What you need to do
Transcribe the listing below exactly, leaving out each image.

Source material

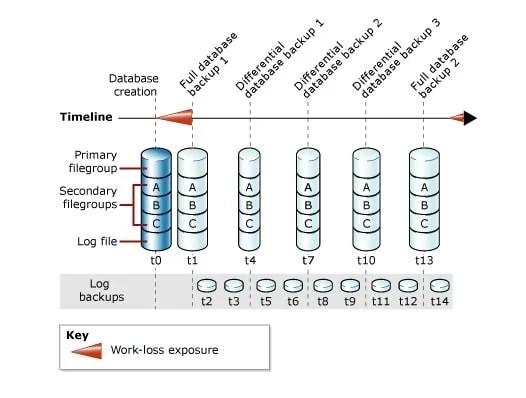Understanding The Full Recovery Model In SQL Server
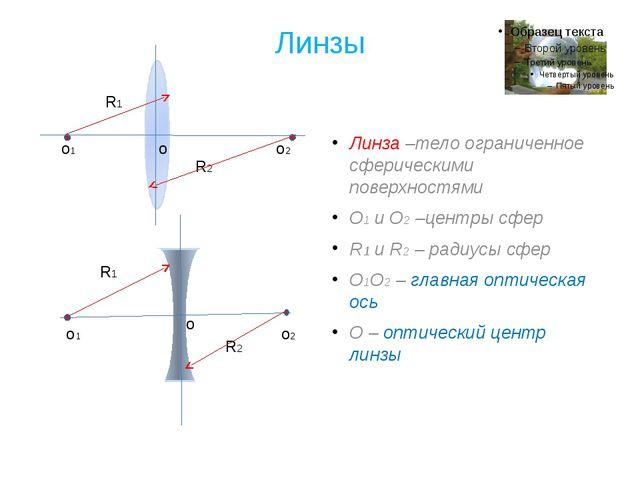 Линзы Линза –тело ограниченное сферическими поверхностями О1 и О2 –центры сфе...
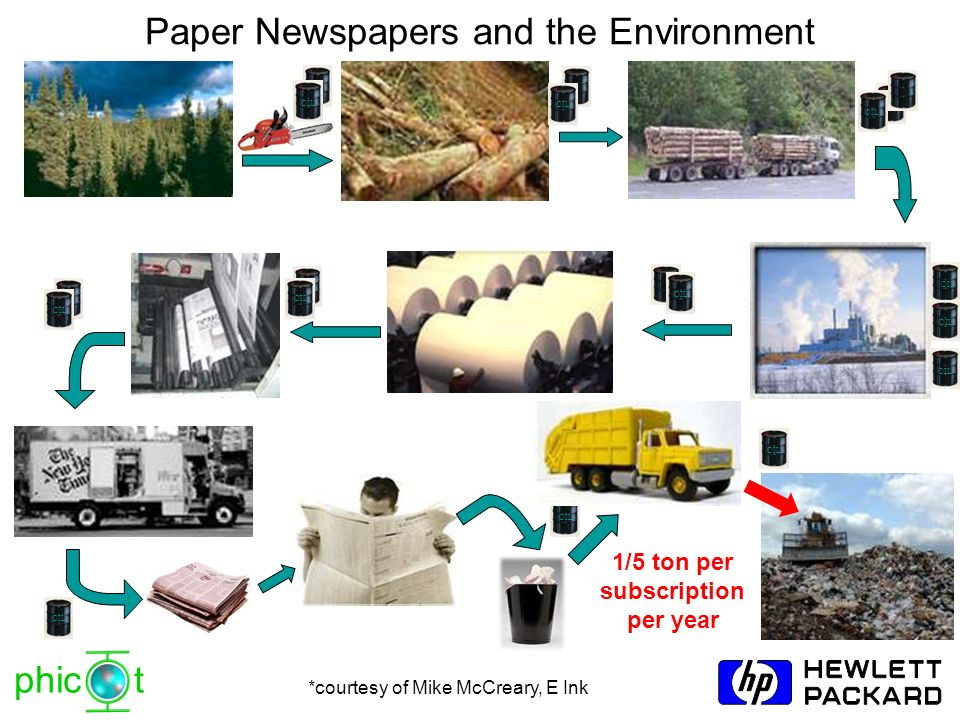 Paper Newspapers and the Environment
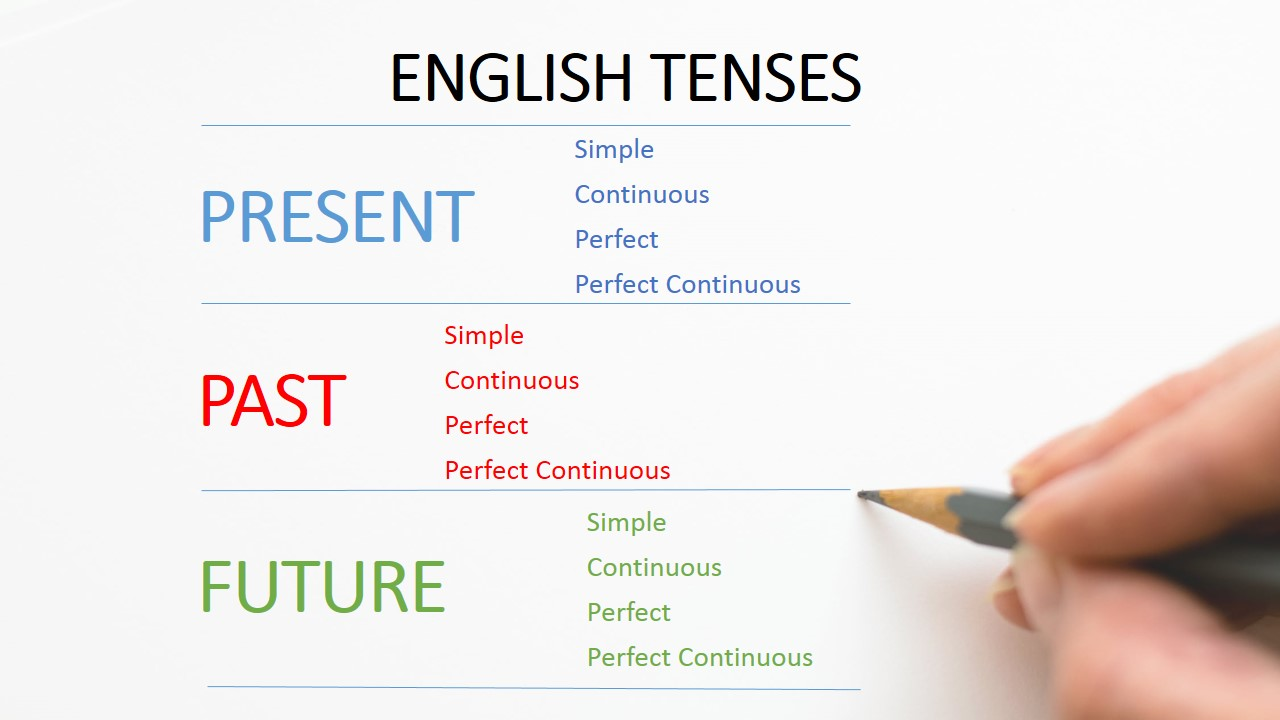 12 VERB TENSES with examples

Worked solution
Understanding The Full Recovery Model In SQL Server
 Линзы Линза –тело ограниченное сферическими поверхностями О1 и О2 –центры сфе...
 Paper Newspapers and the Environment
 12 VERB TENSES with examples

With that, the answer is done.